> _Task prompt_: Report every line of the records that contains the word "site".

> _Provided material_:
★ ★ ★ ★

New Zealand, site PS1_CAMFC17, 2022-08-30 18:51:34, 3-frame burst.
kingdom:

★ ★ ★ ★

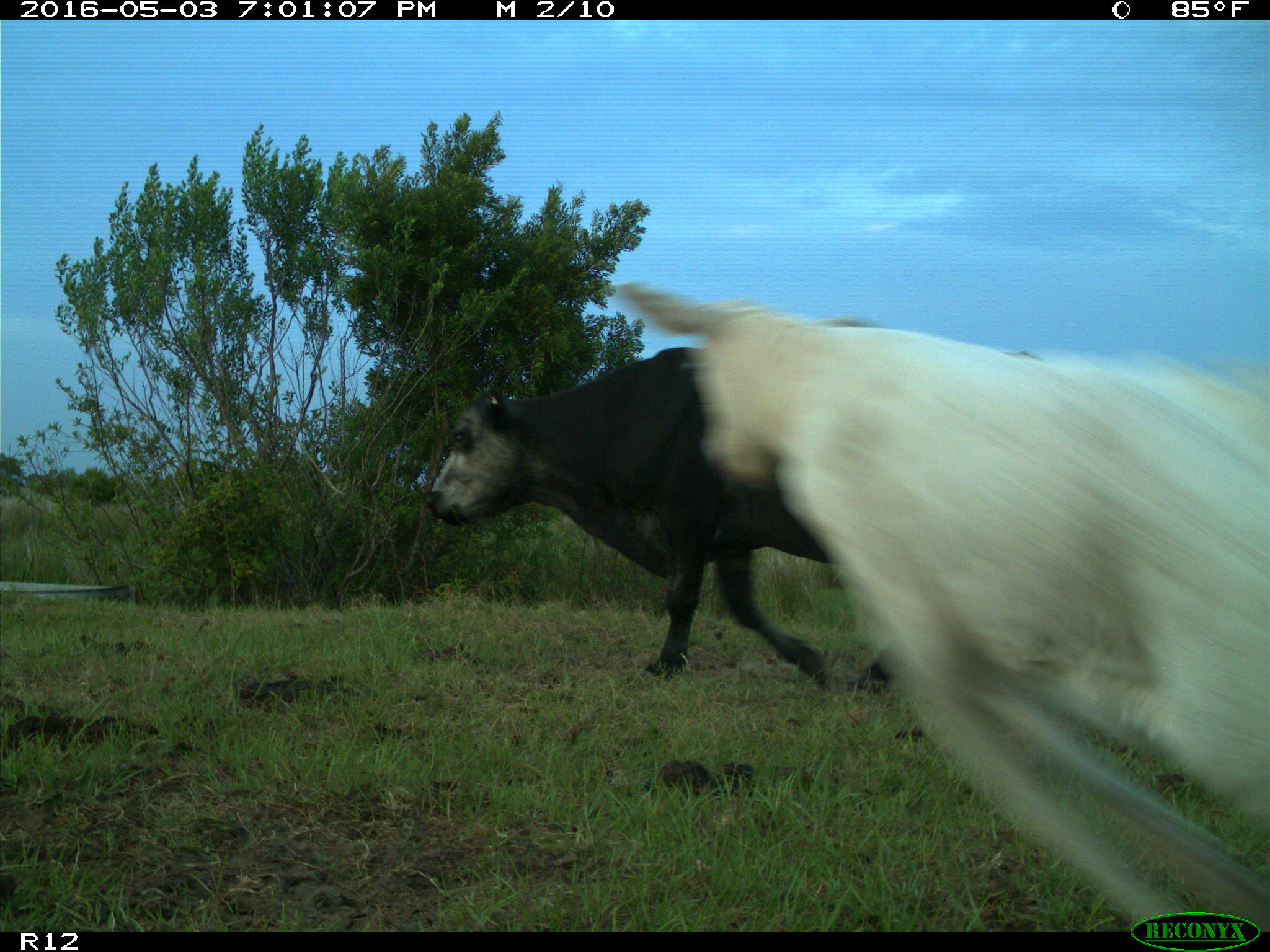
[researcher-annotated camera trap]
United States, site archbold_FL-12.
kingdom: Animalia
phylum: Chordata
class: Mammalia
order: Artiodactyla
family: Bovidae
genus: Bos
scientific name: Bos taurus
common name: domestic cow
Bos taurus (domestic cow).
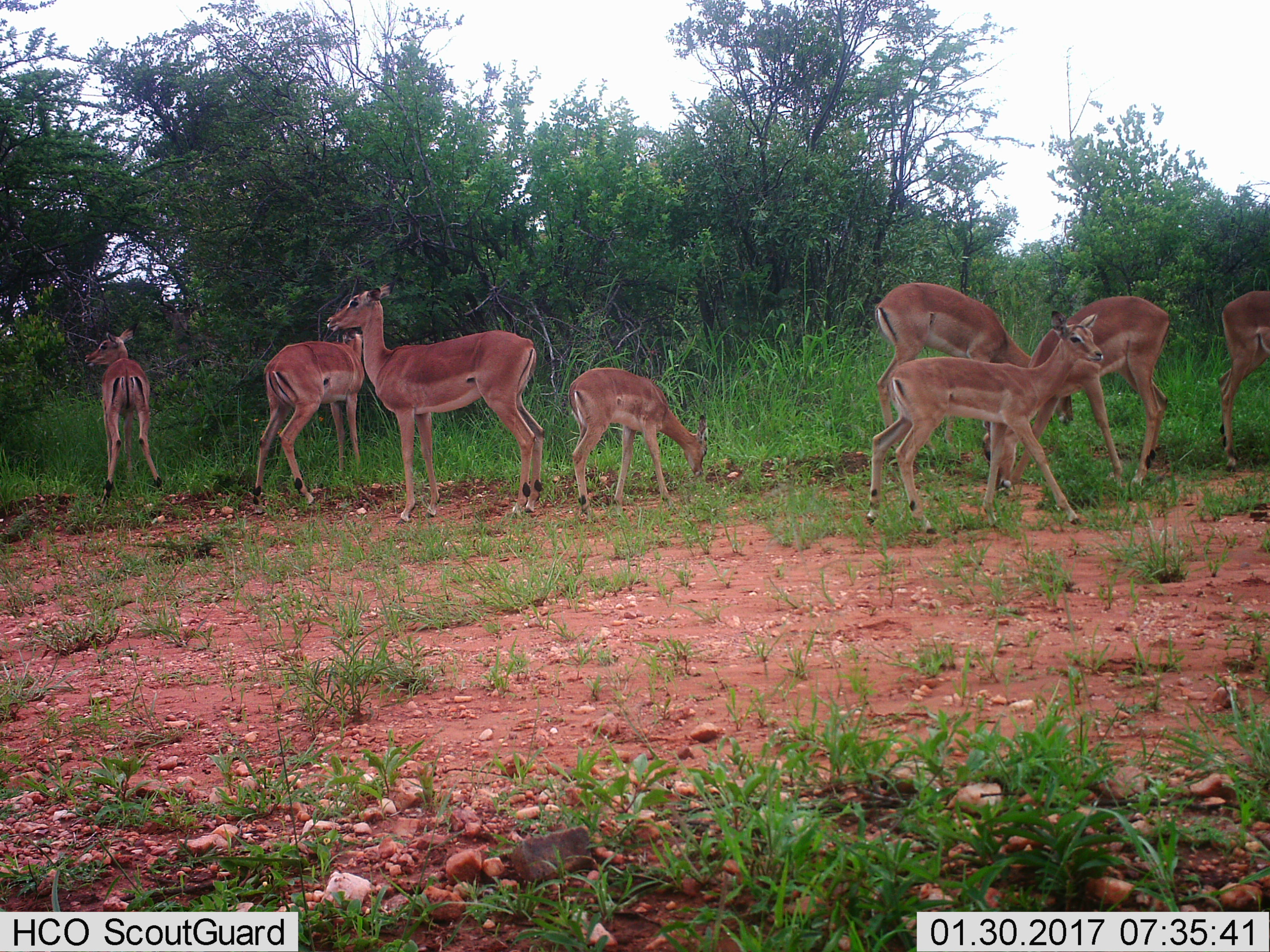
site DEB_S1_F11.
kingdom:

★ ★ ★ ★

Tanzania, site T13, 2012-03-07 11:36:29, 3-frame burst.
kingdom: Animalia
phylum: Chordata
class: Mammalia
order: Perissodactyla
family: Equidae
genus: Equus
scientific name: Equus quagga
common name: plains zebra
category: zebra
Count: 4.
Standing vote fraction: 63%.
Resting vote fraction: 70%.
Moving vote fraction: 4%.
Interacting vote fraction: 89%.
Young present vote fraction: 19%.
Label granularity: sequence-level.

★ ★ ★ ★

> _Response to the exercise_:
New Zealand, site PS1_CAMFC17, 2022-08-30 18:51:34, 3-frame burst.
United States, site archbold_FL-12.
site DEB_S1_F11.
Tanzania, site T13, 2012-03-07 11:36:29, 3-frame burst.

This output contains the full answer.